◆ The exercise ◆
In the records below, swap "armchair" for "accent chair" in the lines from the one with "How far is the window" up to and including the one with "41.2 inches". Give those lines again with everything else left the same.

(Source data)

"""

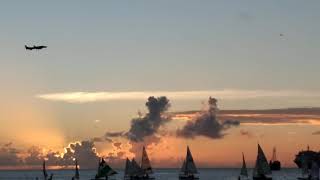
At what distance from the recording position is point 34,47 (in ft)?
451
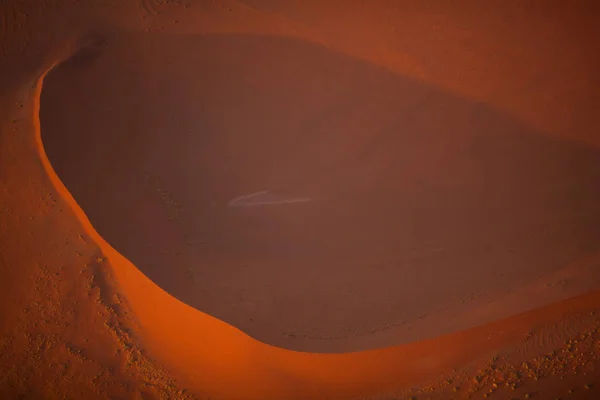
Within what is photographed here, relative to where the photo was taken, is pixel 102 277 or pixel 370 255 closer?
pixel 102 277

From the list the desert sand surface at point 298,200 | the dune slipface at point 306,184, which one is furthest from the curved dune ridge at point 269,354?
the dune slipface at point 306,184

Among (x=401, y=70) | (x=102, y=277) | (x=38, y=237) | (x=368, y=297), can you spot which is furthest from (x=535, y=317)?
(x=38, y=237)

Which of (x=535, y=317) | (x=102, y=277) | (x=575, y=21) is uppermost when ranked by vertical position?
(x=575, y=21)

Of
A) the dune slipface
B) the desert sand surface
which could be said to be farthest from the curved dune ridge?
the dune slipface

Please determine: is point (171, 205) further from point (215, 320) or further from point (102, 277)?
point (215, 320)

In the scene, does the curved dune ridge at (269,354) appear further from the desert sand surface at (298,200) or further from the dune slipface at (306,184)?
the dune slipface at (306,184)

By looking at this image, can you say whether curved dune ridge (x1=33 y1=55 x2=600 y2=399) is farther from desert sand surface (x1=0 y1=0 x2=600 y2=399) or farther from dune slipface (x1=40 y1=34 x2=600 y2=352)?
dune slipface (x1=40 y1=34 x2=600 y2=352)
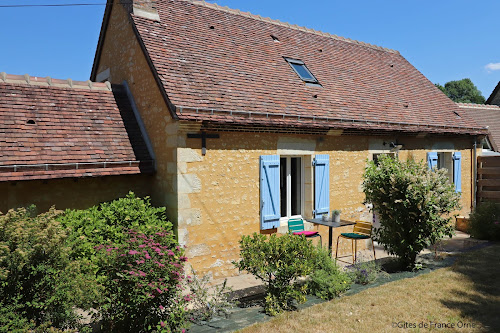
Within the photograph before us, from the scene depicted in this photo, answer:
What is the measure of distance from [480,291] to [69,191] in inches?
298

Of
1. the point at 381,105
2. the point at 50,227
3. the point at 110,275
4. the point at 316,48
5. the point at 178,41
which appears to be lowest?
the point at 110,275

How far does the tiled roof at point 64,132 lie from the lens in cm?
643

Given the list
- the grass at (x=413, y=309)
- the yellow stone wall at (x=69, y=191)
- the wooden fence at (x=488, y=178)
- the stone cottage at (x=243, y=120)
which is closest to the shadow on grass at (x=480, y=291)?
the grass at (x=413, y=309)

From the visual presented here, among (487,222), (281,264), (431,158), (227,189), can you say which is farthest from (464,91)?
(281,264)

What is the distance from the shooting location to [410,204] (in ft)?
24.0

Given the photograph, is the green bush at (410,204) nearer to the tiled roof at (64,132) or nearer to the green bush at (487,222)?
the green bush at (487,222)

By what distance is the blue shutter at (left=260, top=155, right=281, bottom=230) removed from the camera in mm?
8023

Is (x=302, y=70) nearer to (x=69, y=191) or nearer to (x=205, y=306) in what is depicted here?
(x=69, y=191)

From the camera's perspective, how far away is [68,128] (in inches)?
285

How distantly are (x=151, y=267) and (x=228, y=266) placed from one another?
331 cm

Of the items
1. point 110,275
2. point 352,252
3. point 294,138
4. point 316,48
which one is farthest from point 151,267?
point 316,48

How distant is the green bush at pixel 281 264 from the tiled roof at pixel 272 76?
108 inches

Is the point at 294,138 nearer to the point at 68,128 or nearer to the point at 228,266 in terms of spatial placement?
the point at 228,266

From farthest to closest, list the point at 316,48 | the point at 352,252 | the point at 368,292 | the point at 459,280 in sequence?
the point at 316,48 → the point at 352,252 → the point at 459,280 → the point at 368,292
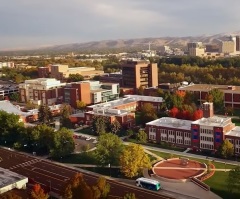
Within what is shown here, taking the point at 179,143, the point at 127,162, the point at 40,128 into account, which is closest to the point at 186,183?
the point at 127,162

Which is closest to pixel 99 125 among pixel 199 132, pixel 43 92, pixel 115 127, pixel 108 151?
pixel 115 127

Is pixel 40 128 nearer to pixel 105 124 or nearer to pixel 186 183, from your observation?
pixel 105 124

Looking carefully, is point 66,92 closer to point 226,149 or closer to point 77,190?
point 226,149

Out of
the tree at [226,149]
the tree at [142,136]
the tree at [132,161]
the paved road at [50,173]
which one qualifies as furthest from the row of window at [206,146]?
the paved road at [50,173]

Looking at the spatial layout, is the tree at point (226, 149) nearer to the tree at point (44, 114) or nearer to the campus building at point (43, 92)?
the tree at point (44, 114)

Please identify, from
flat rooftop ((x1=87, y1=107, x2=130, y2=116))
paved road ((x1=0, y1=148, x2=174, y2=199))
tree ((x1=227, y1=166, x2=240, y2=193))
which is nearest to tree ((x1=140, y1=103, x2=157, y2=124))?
flat rooftop ((x1=87, y1=107, x2=130, y2=116))

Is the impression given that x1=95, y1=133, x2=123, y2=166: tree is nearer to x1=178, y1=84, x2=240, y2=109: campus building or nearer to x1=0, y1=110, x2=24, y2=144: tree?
x1=0, y1=110, x2=24, y2=144: tree
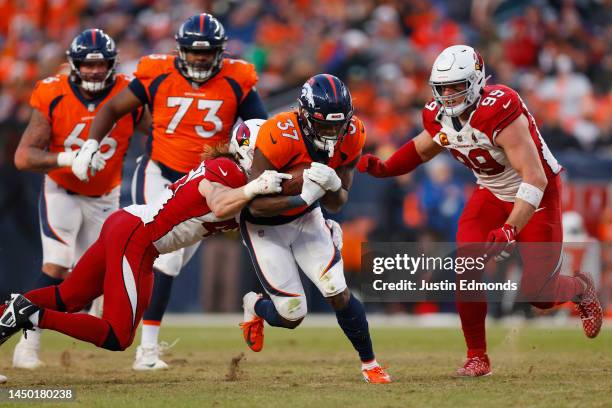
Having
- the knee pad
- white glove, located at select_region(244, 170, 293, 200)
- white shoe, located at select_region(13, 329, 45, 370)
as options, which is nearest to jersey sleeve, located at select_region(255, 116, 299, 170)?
white glove, located at select_region(244, 170, 293, 200)

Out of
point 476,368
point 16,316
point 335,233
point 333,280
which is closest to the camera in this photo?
point 16,316


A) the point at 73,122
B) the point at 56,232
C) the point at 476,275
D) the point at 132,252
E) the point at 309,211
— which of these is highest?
the point at 73,122

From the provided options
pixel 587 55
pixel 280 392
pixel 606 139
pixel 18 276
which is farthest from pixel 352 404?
pixel 587 55

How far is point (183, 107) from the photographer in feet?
24.6

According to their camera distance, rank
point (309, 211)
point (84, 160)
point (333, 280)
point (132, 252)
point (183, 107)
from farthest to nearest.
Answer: point (183, 107)
point (84, 160)
point (309, 211)
point (333, 280)
point (132, 252)

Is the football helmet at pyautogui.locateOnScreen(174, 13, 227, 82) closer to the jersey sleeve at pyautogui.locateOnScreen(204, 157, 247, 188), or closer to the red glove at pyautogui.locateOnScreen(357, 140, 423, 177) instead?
the red glove at pyautogui.locateOnScreen(357, 140, 423, 177)

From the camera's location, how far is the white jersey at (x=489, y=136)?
6.35 m

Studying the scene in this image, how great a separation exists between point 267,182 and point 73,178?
2496 millimetres

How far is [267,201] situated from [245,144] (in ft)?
1.71

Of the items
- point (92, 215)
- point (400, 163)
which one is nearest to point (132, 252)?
point (400, 163)

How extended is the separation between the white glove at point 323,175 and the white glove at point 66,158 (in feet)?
6.84

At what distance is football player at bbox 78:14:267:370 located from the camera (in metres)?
7.38

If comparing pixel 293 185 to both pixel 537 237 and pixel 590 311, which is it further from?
pixel 590 311

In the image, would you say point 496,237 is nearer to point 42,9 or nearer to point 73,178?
point 73,178
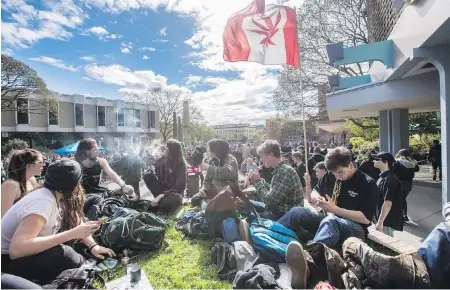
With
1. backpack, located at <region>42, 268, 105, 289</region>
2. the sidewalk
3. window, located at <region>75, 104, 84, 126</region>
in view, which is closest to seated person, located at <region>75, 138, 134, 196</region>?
backpack, located at <region>42, 268, 105, 289</region>

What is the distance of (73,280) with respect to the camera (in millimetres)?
2152

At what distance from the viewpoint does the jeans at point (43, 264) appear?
207 cm

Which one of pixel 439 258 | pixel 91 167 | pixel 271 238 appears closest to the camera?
pixel 439 258

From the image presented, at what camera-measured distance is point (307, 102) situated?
641 inches

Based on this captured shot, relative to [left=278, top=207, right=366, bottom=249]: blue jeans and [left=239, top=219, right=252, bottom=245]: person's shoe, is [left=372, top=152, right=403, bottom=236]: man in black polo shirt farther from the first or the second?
[left=239, top=219, right=252, bottom=245]: person's shoe

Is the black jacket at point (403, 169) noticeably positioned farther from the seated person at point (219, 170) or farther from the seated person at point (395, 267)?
the seated person at point (219, 170)

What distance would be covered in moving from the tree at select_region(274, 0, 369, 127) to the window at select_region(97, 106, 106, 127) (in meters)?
28.6

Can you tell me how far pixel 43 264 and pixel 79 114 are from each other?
118 ft

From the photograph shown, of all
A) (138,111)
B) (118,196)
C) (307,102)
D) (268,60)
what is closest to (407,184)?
(268,60)

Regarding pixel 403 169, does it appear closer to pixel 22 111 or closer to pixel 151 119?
pixel 22 111

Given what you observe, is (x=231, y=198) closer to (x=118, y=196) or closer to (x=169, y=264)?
(x=169, y=264)

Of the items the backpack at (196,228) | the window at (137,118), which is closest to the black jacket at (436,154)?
the backpack at (196,228)

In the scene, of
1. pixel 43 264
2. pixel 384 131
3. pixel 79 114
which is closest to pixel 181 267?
pixel 43 264

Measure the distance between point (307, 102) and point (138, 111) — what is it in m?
31.6
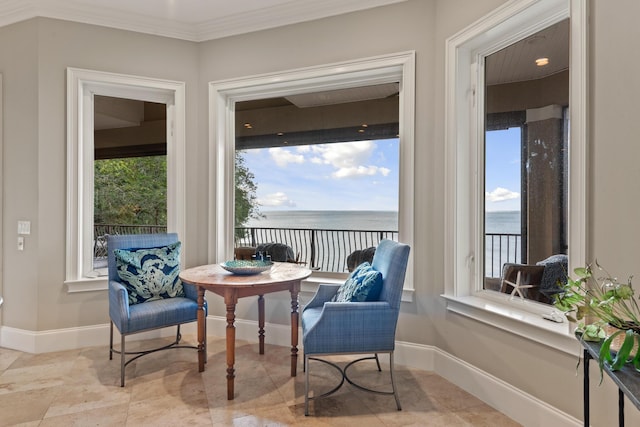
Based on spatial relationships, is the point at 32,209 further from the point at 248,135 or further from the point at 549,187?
the point at 549,187

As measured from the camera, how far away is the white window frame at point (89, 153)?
3.24 meters

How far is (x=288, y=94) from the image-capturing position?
3453 millimetres

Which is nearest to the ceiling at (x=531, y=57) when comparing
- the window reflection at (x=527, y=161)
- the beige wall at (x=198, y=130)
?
the window reflection at (x=527, y=161)

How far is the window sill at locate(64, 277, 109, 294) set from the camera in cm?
325

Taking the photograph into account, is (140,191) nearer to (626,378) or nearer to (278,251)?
(278,251)

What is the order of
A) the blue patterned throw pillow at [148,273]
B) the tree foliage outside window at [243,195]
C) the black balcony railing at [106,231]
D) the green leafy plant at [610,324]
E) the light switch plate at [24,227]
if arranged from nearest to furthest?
the green leafy plant at [610,324]
the blue patterned throw pillow at [148,273]
the light switch plate at [24,227]
the black balcony railing at [106,231]
the tree foliage outside window at [243,195]

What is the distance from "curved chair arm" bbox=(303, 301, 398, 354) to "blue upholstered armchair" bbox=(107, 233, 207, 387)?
41.2 inches

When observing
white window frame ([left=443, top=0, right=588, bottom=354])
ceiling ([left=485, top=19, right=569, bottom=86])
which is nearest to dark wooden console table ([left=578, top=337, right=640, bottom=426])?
white window frame ([left=443, top=0, right=588, bottom=354])

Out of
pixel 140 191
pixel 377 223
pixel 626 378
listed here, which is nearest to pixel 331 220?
pixel 377 223

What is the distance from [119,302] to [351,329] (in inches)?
61.7

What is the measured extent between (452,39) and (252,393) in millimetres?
2682

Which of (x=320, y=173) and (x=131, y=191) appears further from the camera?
(x=131, y=191)

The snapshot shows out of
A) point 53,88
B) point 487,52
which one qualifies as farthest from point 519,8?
point 53,88

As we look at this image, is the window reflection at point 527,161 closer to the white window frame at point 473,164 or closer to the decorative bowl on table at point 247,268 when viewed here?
the white window frame at point 473,164
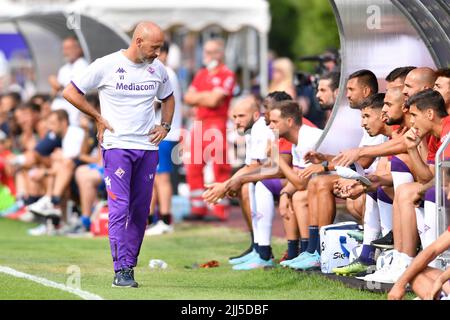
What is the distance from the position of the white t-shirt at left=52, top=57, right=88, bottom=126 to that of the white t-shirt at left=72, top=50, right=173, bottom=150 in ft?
24.0

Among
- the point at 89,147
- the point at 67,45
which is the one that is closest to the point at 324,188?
the point at 89,147

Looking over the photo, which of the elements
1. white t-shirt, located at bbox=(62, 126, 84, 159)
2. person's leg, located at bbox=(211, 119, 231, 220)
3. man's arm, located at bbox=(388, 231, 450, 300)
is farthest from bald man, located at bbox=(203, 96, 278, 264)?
person's leg, located at bbox=(211, 119, 231, 220)

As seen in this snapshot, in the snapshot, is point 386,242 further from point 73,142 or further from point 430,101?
point 73,142

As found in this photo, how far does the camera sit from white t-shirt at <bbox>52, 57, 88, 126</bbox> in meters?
18.3

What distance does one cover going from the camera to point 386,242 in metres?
10.8

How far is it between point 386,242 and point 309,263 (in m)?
1.27

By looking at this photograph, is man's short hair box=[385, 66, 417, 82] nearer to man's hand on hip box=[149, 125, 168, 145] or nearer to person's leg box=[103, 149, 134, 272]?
man's hand on hip box=[149, 125, 168, 145]

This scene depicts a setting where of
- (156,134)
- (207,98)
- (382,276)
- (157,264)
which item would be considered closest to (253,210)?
(157,264)

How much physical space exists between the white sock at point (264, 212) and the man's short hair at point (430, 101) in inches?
125

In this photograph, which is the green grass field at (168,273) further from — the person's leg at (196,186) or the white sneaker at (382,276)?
the person's leg at (196,186)

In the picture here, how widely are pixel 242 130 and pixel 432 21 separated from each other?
2601 millimetres

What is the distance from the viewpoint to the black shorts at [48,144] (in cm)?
1812

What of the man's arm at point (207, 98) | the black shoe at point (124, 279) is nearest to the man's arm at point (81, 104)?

"""

◆ Exercise solution ◆
How far is the window sill at locate(64, 277, 109, 294) set from the camera in cm?
325

Taking the photograph into account, is (140,191) nearer to (626,378) or nearer to (278,251)?
(278,251)

What is the order of
A) the blue patterned throw pillow at [148,273]
B) the tree foliage outside window at [243,195]
C) the black balcony railing at [106,231]
D) the green leafy plant at [610,324]
E) the light switch plate at [24,227]
if arranged from nearest to furthest?
the green leafy plant at [610,324]
the blue patterned throw pillow at [148,273]
the light switch plate at [24,227]
the black balcony railing at [106,231]
the tree foliage outside window at [243,195]

What is the distance from "curved chair arm" bbox=(303, 301, 398, 354) to "blue upholstered accent chair" bbox=(107, 233, 207, 387)?
41.2 inches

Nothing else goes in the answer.